Ausgangstext |
Duplik: Kostenexplosions-Klagen zum Zweiten

Briefe / Mitteilungen
Ausgabe
2017/2627
DOI:
https://doi.org/10.4414/saez.2017.05696
Schweiz Ärzteztg. 2017;98(2627):864

Publiziert am 27.06.2017

Duplik

Kostenexplosions-Klagen zum Zweiten

Brief zu: Streckeisen P. Ökonomisches Lamento. Schweiz Ärztezeitung. 2017;98(25):811.
Zur persönlichen Bemerkung vorneweg: Ich erhalte jede Woche rund fünf Anfragen für Interviews und Auskünfte, vor allem von Studentinnen und Studenten von Fachhochschulen (auch jener von Herr Streckeisen), z.B. nach ­Literaturangaben für Seminar- und Diplomarbeiten. Als seit über 20 Jahren selbstständiger Gesundheitsökonom sah ich mich daher gezwungen, klare Kriterien zu formulieren. Antwort bekommen nur noch Absender von Schulen, bei denen ich einen Lehrauftrag habe und die Anfrage nicht mit der Aufgabestellung verbundene Lerneffekte umgehen will. Auftragsforscher werden analog behandelt.

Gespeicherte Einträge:
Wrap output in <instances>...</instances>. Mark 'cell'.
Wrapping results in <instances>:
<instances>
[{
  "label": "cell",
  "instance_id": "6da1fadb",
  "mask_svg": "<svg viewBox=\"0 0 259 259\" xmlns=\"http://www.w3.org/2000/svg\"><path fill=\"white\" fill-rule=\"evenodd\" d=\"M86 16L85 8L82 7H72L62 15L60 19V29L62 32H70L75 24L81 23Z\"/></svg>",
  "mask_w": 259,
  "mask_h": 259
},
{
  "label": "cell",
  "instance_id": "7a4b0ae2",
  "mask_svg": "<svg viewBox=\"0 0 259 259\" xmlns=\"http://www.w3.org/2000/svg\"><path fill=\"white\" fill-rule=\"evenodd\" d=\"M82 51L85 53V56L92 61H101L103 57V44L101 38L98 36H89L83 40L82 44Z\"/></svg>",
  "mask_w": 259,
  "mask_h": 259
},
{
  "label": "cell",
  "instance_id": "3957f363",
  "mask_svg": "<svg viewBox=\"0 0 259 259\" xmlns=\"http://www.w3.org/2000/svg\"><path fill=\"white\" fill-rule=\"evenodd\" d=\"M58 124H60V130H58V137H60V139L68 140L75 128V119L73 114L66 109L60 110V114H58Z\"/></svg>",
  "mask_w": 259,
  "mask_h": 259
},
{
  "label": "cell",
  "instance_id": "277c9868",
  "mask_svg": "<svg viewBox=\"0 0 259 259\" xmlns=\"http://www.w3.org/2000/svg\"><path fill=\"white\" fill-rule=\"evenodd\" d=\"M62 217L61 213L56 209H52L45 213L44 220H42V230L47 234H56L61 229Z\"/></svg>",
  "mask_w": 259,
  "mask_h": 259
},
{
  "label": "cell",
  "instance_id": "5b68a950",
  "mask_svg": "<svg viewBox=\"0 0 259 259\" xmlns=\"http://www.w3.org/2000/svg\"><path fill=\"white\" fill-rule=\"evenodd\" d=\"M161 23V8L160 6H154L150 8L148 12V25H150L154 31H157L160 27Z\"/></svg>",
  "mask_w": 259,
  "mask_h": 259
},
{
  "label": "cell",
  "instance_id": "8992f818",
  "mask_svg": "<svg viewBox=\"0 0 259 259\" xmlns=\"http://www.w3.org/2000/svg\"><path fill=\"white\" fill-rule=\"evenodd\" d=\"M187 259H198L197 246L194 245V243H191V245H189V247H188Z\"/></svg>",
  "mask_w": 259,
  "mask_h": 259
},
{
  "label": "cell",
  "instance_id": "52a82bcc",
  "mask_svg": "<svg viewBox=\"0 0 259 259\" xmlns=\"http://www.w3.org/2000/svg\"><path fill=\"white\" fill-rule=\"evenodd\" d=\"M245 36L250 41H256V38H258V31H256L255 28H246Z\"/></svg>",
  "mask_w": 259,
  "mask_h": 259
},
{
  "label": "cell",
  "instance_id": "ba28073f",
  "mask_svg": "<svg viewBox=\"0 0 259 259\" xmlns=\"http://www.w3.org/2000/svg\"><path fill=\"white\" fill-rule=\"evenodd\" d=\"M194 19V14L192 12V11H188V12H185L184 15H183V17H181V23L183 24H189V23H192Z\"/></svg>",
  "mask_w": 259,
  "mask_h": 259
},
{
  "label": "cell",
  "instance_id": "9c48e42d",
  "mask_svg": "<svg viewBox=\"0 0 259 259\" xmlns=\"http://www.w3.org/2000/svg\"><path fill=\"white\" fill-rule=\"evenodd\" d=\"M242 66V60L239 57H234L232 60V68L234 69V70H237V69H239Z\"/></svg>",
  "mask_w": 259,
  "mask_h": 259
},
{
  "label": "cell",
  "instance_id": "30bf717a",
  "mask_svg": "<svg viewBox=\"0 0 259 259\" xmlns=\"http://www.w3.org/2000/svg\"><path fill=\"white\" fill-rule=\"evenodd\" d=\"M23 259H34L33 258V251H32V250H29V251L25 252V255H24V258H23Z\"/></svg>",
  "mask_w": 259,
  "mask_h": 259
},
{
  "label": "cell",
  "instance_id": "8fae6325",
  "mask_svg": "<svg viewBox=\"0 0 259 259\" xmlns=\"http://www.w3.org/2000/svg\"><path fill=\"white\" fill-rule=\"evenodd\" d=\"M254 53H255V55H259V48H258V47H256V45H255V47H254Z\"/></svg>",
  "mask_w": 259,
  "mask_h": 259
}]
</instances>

Aufgabe 1 | Übertrage den Satz „Als seit über 20 Jahren selbstständiger Gesundheitsökonom sah ich mich daher gezwungen, klare Kriterien zu formulieren.“ aus der Duplik zu den Kostenexplosions-Klagen ins Englische.
Aufgabe 2 | Setze die Duplik zu den Kostenexplosions-Klagen im Anschluss an ihren letzten Satz fort.

Antwort 1 | As a health economist who has been self-employed for more than 20 years, I therefore felt compelled to formulate clear criteria.

Antwort 2 |
Wenn der Autor mit Herrn Prof. Sommer schon ein Interview führen konnte, dann hätte er die Dissertation von Jürg H. Sommer (Das Ringen um Soziale Sicherheit in der Schweiz, Rüegger-Verlag, Diessenhofen, 1978) lesen können. Dort hätte er erkennen können, dass Bundesbern bereits früher die Kostenentwicklung, die Probleme einer strukturellen Neuordnung in leistungsmässiger, finanzieller und organisatorischer Hinsicht thematisierte und beispielsweise einer Expertenkommission in Auftrag gab.
Darüber hinaus zeugt die Antwort von ei­nem antiquierten Verständnis von Ökonomie. Wirt­schaftswissenschaften haben in den letzten vierzig Jahren in verschiedener Hinsicht Versuche unternommen, Erkenntnisse aus anderen Wissenschaftszweigen in ihre Überlegungen einzubauen. Zu erwähnen ist beispielsweise der Bereich der Behavioural Economics, wo insbesondere auch psychologische Erkenntnisse Eingang gefunden haben.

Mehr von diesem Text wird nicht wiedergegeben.